**INSTRUCTIONS TO FOLLOW**.
Turn the whole listing below into a numbered list, skipping blank lines. Leave the pictures out of your answer.

━━━ EXERCISE MATERIALS

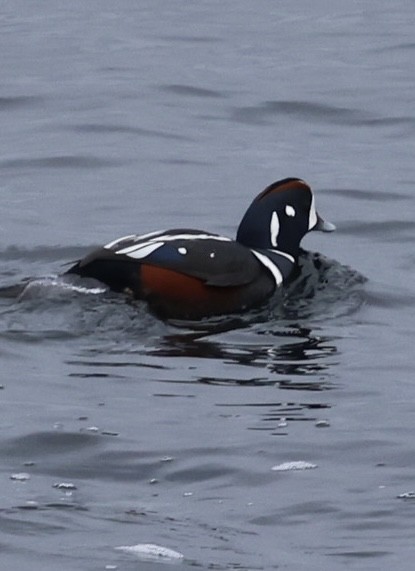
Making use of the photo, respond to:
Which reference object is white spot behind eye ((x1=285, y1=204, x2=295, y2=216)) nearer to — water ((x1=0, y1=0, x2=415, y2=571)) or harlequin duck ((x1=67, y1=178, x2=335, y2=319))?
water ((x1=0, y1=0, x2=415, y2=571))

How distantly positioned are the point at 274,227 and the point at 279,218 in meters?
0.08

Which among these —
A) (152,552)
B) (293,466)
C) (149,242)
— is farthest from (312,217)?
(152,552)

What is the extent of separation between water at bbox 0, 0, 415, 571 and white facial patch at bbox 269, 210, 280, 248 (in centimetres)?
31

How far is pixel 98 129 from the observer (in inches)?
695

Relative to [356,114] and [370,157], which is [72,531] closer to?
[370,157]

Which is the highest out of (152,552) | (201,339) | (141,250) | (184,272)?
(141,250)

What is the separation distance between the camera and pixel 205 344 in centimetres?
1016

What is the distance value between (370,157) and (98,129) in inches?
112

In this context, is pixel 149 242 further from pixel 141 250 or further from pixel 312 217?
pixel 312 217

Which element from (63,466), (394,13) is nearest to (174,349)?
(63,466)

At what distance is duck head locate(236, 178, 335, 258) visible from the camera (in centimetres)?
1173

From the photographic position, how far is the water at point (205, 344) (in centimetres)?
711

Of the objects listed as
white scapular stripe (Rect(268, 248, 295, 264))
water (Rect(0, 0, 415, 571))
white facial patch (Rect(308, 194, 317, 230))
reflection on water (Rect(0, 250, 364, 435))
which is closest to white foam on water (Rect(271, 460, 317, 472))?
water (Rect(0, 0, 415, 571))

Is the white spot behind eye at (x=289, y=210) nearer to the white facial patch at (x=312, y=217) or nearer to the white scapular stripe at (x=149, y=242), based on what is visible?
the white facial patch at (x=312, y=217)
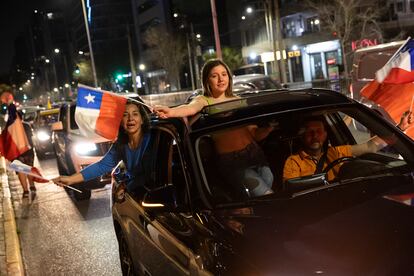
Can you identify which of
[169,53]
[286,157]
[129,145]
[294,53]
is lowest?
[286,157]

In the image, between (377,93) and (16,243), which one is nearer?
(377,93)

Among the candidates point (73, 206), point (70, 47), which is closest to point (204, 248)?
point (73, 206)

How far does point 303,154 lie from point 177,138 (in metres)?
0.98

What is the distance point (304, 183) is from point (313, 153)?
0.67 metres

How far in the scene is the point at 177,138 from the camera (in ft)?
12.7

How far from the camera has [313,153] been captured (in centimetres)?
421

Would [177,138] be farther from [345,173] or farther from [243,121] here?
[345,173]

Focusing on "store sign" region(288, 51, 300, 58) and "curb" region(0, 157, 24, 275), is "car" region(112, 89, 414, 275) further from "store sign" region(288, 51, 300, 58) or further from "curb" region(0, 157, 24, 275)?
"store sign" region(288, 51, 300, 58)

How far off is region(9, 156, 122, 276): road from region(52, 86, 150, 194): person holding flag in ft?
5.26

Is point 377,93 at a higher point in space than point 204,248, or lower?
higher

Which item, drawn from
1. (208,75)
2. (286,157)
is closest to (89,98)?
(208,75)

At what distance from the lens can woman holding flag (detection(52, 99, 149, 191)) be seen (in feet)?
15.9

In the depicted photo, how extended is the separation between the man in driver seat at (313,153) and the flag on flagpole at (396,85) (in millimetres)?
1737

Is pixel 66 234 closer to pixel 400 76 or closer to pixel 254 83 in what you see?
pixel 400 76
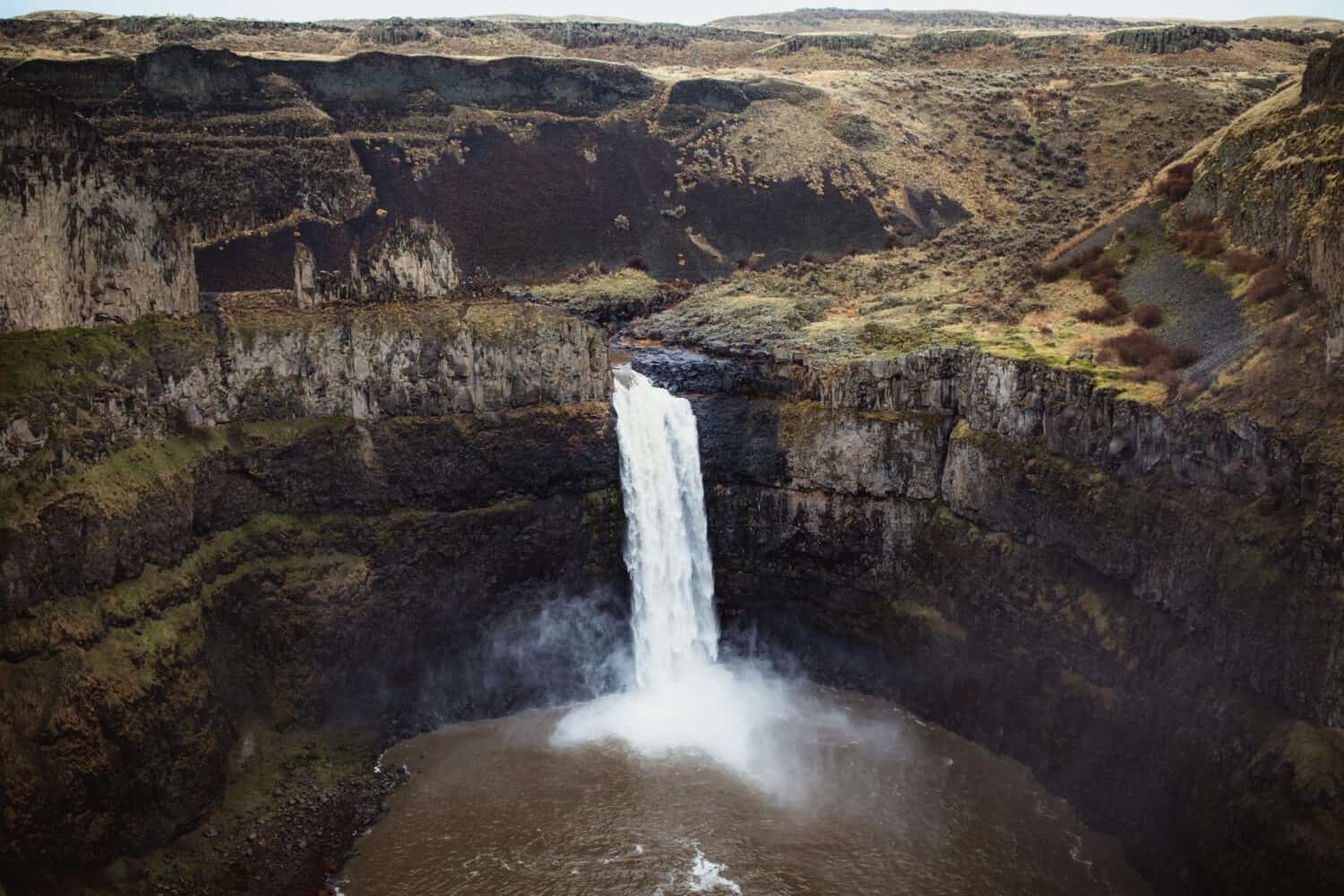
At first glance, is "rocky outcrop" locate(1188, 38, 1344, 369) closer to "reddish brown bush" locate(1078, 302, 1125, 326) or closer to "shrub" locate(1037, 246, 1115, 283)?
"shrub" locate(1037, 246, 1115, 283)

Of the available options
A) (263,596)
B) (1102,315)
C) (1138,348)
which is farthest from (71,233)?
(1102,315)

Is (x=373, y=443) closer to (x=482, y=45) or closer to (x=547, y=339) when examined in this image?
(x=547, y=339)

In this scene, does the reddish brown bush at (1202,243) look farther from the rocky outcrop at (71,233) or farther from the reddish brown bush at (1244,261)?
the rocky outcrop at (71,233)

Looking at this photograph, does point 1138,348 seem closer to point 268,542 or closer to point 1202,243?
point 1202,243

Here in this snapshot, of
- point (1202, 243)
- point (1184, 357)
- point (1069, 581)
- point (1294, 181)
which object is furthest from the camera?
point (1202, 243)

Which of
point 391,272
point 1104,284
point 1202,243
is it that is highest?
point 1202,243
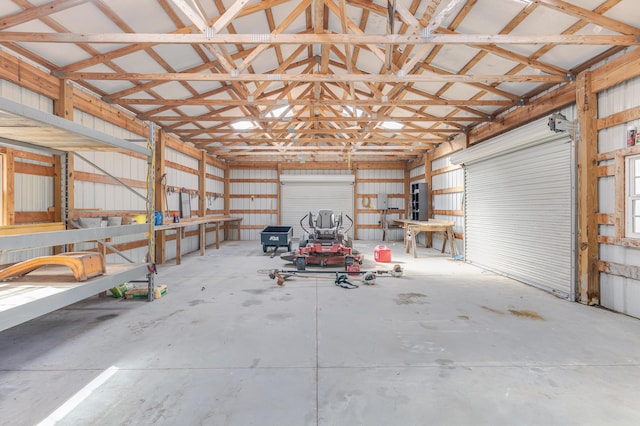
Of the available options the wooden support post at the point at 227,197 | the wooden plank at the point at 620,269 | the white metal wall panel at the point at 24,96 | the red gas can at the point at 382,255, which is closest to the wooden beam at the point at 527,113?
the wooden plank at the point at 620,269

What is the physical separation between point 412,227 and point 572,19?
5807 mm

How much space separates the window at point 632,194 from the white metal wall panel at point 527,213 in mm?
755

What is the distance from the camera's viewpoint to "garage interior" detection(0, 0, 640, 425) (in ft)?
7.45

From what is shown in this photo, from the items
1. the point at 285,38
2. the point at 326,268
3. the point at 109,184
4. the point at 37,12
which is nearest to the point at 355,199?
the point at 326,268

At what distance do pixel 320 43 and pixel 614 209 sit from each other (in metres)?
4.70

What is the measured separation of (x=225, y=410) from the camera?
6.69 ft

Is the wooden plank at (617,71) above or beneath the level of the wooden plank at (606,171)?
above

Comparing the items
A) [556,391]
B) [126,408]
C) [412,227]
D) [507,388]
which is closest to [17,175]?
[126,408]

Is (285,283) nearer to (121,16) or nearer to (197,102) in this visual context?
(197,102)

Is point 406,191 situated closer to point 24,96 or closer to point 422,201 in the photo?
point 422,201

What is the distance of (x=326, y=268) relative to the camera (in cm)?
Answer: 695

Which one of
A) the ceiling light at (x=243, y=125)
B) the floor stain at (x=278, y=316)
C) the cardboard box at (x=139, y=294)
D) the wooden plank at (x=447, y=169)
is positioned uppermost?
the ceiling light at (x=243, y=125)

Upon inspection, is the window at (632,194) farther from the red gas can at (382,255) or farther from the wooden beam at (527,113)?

━━━━━━

**ANSWER FOR THIS EXERCISE**.
1. Making use of the photo, respond to:
2. Which reference object is white spot behind eye ((x1=285, y1=204, x2=295, y2=216)) nearer to — water ((x1=0, y1=0, x2=415, y2=571)) or harlequin duck ((x1=67, y1=178, x2=335, y2=319))?
3. water ((x1=0, y1=0, x2=415, y2=571))
4. How distantly positioned are the point at 274,227 and the point at 279,218 in meters?
5. 0.08
6. Which among these —
7. A) (152,552)
8. B) (293,466)
9. C) (149,242)
10. — is farthest from (312,217)?
11. (152,552)
12. What is the extent of separation between water at bbox 0, 0, 415, 571 and white facial patch at bbox 269, 210, 280, 248 (in centimetres)?
13. 31
14. How far is pixel 98 129 from the observer (in inches)?
15. 695
16. Relative to [356,114] and [370,157], which is [72,531] closer to?
17. [370,157]
18. Which is the highest out of (152,552) | (201,339) | (141,250) | (184,272)?
19. (141,250)
20. What is the separation distance between the camera and pixel 205 344 in centimetres?
21. 1016
22. What is the distance value between (370,157) and (98,129) in inches?
23. 112
24. In this context, is pixel 149 242 further from pixel 141 250 or further from pixel 312 217?
25. pixel 312 217
26. Which element from (63,466), (394,13) is nearest to (174,349)?
27. (63,466)
28. At what distance is duck head locate(236, 178, 335, 258) visible from the camera (in centimetres)?
29. 1173
30. From the photographic position, how far is the water at point (205, 344) (in centimetres)?
31. 711
32. Of the objects listed as
33. white scapular stripe (Rect(268, 248, 295, 264))
34. water (Rect(0, 0, 415, 571))
35. white facial patch (Rect(308, 194, 317, 230))
36. reflection on water (Rect(0, 250, 364, 435))
37. which is closest to white foam on water (Rect(271, 460, 317, 472))?
38. water (Rect(0, 0, 415, 571))
39. Is the white spot behind eye at (x=289, y=210) nearer to the white facial patch at (x=312, y=217) or nearer to the white scapular stripe at (x=149, y=242), based on what is visible?
40. the white facial patch at (x=312, y=217)
41. Can you identify which of
42. [169,53]
43. [286,157]
44. [129,145]
45. [294,53]
46. is lowest?
47. [286,157]
48. In the image, between (377,93) and (16,243), which one is nearer?
49. (377,93)
50. Among the candidates point (73, 206), point (70, 47), which is closest to point (204, 248)?
51. point (73, 206)
52. How far does point 303,154 lie from point 177,138 (in metres)?
53. 0.98
54. What is the distance point (304, 183) is from point (313, 153)?
55. 0.67 metres
56. How far in the scene is the point at 177,138 from the camera (in ft)?
57. 12.7
58. How far from the camera has [313,153] been captured (in centimetres)?
59. 421
60. Would [177,138] be farther from [345,173] or farther from [243,121] here?
61. [345,173]
62. Focusing on "store sign" region(288, 51, 300, 58) and "curb" region(0, 157, 24, 275), is "car" region(112, 89, 414, 275) further from "store sign" region(288, 51, 300, 58) or further from "curb" region(0, 157, 24, 275)?
63. "store sign" region(288, 51, 300, 58)
64. How far off is region(9, 156, 122, 276): road from region(52, 86, 150, 194): person holding flag in ft?
65. 5.26
66. Is point 377,93 at a higher point in space than point 204,248, or lower?
67. higher
68. Which item, drawn from
69. 1. (208,75)
70. 2. (286,157)
71. is closest to (89,98)?
72. (208,75)
73. At what distance from the lens can woman holding flag (detection(52, 99, 149, 191)) be seen (in feet)?
74. 15.9
75. In the depicted photo, how extended is the separation between the man in driver seat at (313,153) and the flag on flagpole at (396,85) (in millimetres)?
76. 1737
77. Is pixel 66 234 closer to pixel 400 76 or closer to pixel 254 83 in what you see?
78. pixel 400 76
79. At first glance, is "rocky outcrop" locate(1188, 38, 1344, 369) closer to "reddish brown bush" locate(1078, 302, 1125, 326) or closer to "shrub" locate(1037, 246, 1115, 283)?
80. "shrub" locate(1037, 246, 1115, 283)
81. Of the available options
82. A) (263,596)
83. B) (1102,315)
84. C) (1138,348)
85. which is farthest from (71,233)?
86. (1102,315)
87. Is (x=373, y=443) closer to (x=482, y=45) or closer to (x=547, y=339) when examined in this image?
88. (x=547, y=339)
89. In this scene, does the reddish brown bush at (1202,243) look farther from the rocky outcrop at (71,233) or farther from the reddish brown bush at (1244,261)?
90. the rocky outcrop at (71,233)
91. Looking at this photograph, does point 1138,348 seem closer to point 268,542 or closer to point 1202,243?
92. point 1202,243
93. Here in this snapshot, of
94. - point (1202, 243)
95. - point (1184, 357)
96. - point (1069, 581)
97. - point (1294, 181)
98. which object is furthest from the camera?
99. point (1202, 243)
100. Which of
101. point 391,272
102. point 1104,284
103. point 1202,243
104. is it that is highest?
105. point 1202,243
106. Of the available options the wooden support post at the point at 227,197 | the wooden plank at the point at 620,269 | the white metal wall panel at the point at 24,96 | the red gas can at the point at 382,255, which is closest to the wooden beam at the point at 527,113?
107. the wooden plank at the point at 620,269
108. What is the physical separation between point 412,227 and point 572,19?
109. 5807 mm
110. How much space separates the window at point 632,194 from the white metal wall panel at point 527,213 in mm?
111. 755
112. What is the distance from the camera's viewpoint to "garage interior" detection(0, 0, 640, 425) (in ft)?
113. 7.45
114. From what is shown in this photo, from the items
115. 1. the point at 285,38
116. 2. the point at 326,268
117. 3. the point at 109,184
118. 4. the point at 37,12
119. which is nearest to the point at 355,199?
120. the point at 326,268
121. At what distance do pixel 320 43 and pixel 614 209 sit from each other (in metres)?
122. 4.70
123. What is the measured separation of (x=225, y=410) from the camera?
124. 6.69 ft
125. Is the wooden plank at (617,71) above or beneath the level of the wooden plank at (606,171)?
126. above
127. Comparing the items
128. A) [556,391]
129. B) [126,408]
130. C) [412,227]
131. D) [507,388]
132. which is closest to [17,175]?
133. [126,408]
134. Is (285,283) nearer to (121,16) or nearer to (197,102) in this visual context?
135. (197,102)
136. Is point 406,191 situated closer to point 24,96 or closer to point 422,201 in the photo?
137. point 422,201
138. What is the distance of (x=326, y=268) relative to the camera (in cm)?
139. Answer: 695
140. Which one of
141. A) the ceiling light at (x=243, y=125)
142. B) the floor stain at (x=278, y=316)
143. C) the cardboard box at (x=139, y=294)
144. D) the wooden plank at (x=447, y=169)
145. is positioned uppermost?
146. the ceiling light at (x=243, y=125)
147. Upon inspection, is the window at (632,194) farther from the red gas can at (382,255) or farther from the wooden beam at (527,113)?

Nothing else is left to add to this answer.